Its strange how when I let go of negative thoughts, terrible attitudes, and even worse habits, that life starts sending me opportunities.
I have to take some credit though, things don’t always happen by chance alone or by “good vibes.” I have to put effort and drive into what I want.
And being a “good person” isn’t enough either and won’t magically take me places.
With that said, being kind and putting my all into everything I do is definitely a good place to start and pushes me into the right direction. The rest I just figure out as I go.
I still experience deep sadness that wants to suck me into the unknown recesses of a black hole. Where my light is the first thing to go and the pain is stretched out into eternity.
But I have been trying my damndest not to let that sadness affect the people around me.
To counter act it with therapy, exercise, nutritious food, and most importantly love from family and friends.
Time does heal, and has healed me. But time also brings anniversaries.
The anniversary of my pregnancy, the anniversary of discovering two bundles in my belly, and many more yet to come.
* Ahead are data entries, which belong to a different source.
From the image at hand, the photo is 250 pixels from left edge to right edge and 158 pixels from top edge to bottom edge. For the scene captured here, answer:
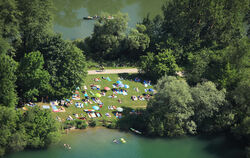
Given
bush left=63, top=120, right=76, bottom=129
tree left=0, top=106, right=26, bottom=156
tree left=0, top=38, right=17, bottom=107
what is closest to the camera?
tree left=0, top=106, right=26, bottom=156

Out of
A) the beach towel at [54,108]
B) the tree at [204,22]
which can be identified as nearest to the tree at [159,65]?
the tree at [204,22]

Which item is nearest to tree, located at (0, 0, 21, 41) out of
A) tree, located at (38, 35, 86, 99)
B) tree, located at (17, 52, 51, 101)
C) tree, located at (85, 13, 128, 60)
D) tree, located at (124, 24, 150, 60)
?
tree, located at (38, 35, 86, 99)

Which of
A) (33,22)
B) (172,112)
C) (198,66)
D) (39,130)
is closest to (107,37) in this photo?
(33,22)

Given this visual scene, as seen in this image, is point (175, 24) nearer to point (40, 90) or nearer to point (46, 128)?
point (40, 90)

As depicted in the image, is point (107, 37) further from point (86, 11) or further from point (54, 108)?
point (86, 11)

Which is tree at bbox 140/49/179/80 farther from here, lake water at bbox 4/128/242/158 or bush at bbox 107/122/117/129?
bush at bbox 107/122/117/129

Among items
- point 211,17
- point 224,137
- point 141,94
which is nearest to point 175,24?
point 211,17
My mind is having trouble comprehending that its been a year since we found out that we were having conjoined twins at my 20 week anatomy scan.
So much has happened in that years worth of time that in actuality could fit into a lifetime.
The human spirit is resilient. My spirit is so powerful and has gained so much strength and tenacity that it would take something mighty to knock me down.
And even then, you could not keep me down.
That’s always been my personality. Swimming up stream when everyone else is going down.
Sails are at the ready for more rough seas ahead though. My anxiety has reared its ugly head and keeping it at bay has been very difficult.
It’s just change, again, making me nervous. I’ve had to adapt to so many changes in the last year alone. Why is this any different?
Because I’ve been dealing with my emotions instead of bottling them up. Facing my nerves head on.
Great things are coming into my life, and sometimes I have to accept that change is just always going to be a constant, and the new me can handle it.